* **Task**: Reproduce the material below, substituting "pine tree" for every occurrence of "evergreen tree" and leaving all other text unchanged. Omit the pictures from your response.

* **Records to process**:
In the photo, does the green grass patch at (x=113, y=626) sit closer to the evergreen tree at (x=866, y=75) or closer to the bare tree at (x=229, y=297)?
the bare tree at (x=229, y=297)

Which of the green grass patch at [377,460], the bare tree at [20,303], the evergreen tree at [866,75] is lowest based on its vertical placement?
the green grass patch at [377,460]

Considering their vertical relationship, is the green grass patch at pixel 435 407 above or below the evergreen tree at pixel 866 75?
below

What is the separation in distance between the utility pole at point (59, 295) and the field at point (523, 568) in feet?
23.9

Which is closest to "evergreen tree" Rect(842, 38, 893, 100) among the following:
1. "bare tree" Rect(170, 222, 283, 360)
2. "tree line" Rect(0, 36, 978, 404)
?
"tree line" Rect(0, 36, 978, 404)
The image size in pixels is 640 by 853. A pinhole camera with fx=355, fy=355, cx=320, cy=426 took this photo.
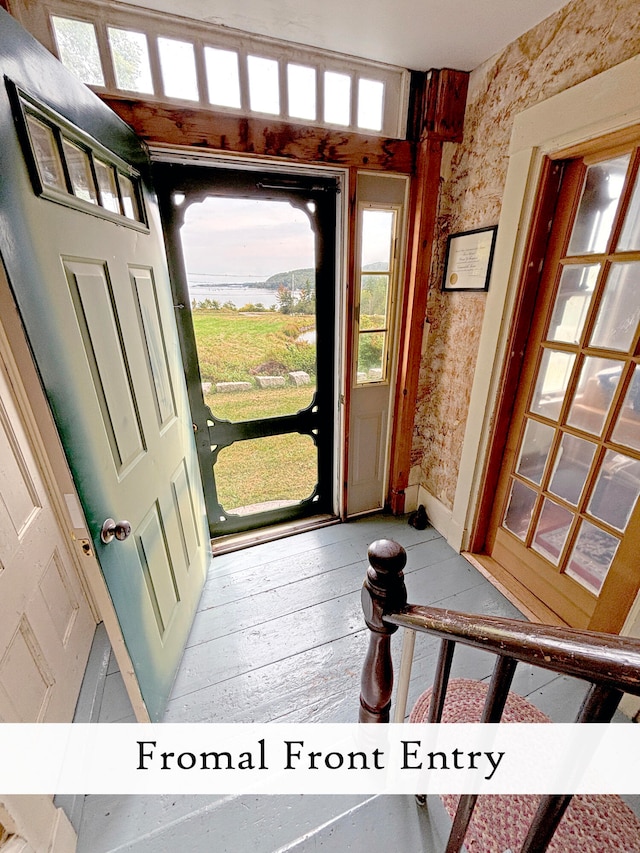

* **Solved problem**:
In the photo, does the green grass patch at (x=113, y=626) sit closer to the pine tree at (x=866, y=75) or closer to the bare tree at (x=229, y=297)?
the bare tree at (x=229, y=297)

Which of the green grass patch at [377,460], the bare tree at [20,303], the pine tree at [866,75] is lowest based on its vertical placement?
the green grass patch at [377,460]

Considering their vertical relationship, is the green grass patch at pixel 435 407 above or below the pine tree at pixel 866 75?
below

What is the separation in distance between the utility pole at point (59, 295) and the field at point (523, 568) in feet?
23.9

Which is closest to "pine tree" Rect(842, 38, 893, 100) among the following:
1. "bare tree" Rect(170, 222, 283, 360)
2. "tree line" Rect(0, 36, 978, 404)
?
"tree line" Rect(0, 36, 978, 404)
The image size in pixels is 640 by 853. A pinhole camera with fx=355, fy=355, cx=320, cy=426 took this photo.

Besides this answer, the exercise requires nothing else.